Nokia’s Project Normandy, the Android phone known also as Nokia X, now looks a nailed-on certainty for Mobile World Congress.

Leaked at the end of last year, the device uses a forked version of Android, much like Amazon’s Kindle Fire.

Aimed at developing markets, it’ll serve up Nokia and Microsoft services to users via Google software.

The question is, after months of wrangling, why has Nokia’s new owner, Microsoft, allowed its release.

Here are five key reasons behind the Big M’s decision to give the handset the go ahead.

1 Android is rampant

android kitkat

There’s simply no getting around the fact that Android rules the roost in developing countries.

The platform is number one in China and India, with 93% of handsets in the latter using Google’s platform.

Where Nokia once dominated, it’s now being owned by rivals.

Current Nokia Asha devices use an old version of Symbian, meaning app access is limited.

These once popular phones have been superseded, meaning Microsoft needs to turn to Google for help.

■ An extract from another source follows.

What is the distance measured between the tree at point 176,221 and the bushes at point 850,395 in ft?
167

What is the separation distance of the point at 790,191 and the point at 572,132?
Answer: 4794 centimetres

If you can’t beat them, join them.

2 Windows Phone can’t be sold as cheaply

Nokia Lumia vs HTC Windows Phone (small)

The simple fact is that Android is open source and free to use. That makes it relatively cheap for Nokia to develop its Normandy phone.

Making a truly budget Lumia handset using Microsoft’s Windows Phone simply won’t cut it. Such a device would be too expensive in developing markets.

Throw in the relative lack of mainstream apps on the platform and you can see why Android, albeit a tweaked version, is attractive in this case.

3 Nokia’s reputation

nokia logo super large

If Microsoft had killed Normandy, it would have also killed any chance it had of utilising the Nokia brand in these territories.

Nokia still has a massive reputation in developing markets, its budget phones having been many consumers’ first experience of mobile.

By releasing this phone and loading it with its services, it can play into that and perhaps regain lost ground.

4 The need for a foothold

china map large

Microsoft needs a foothold in China, India and Latin America. This is now the key battleground for smartphone supremacy.

Europe and the US is a lost cause for now, so a phone such as this can help people become exposed to its services, even if it’s on a phone using its biggest rivals platform.

Once it builds its reputation, it can then try and sell fancier Windows Phones. A challenge, but one it clearly wants to take on.

5 The leaks have forced its hand

Nokia Normandy X

All the leaks of this device would have looked crazy if Microsoft had not allowed Nokia to release it.

The fact that the press and web fanatics have seen the phone means it essentially has to hit the market.

It can show what Nokia might have done had it not sold out to Microsoft, but also prove that there’s life beyond sticking resolutely to just one platform.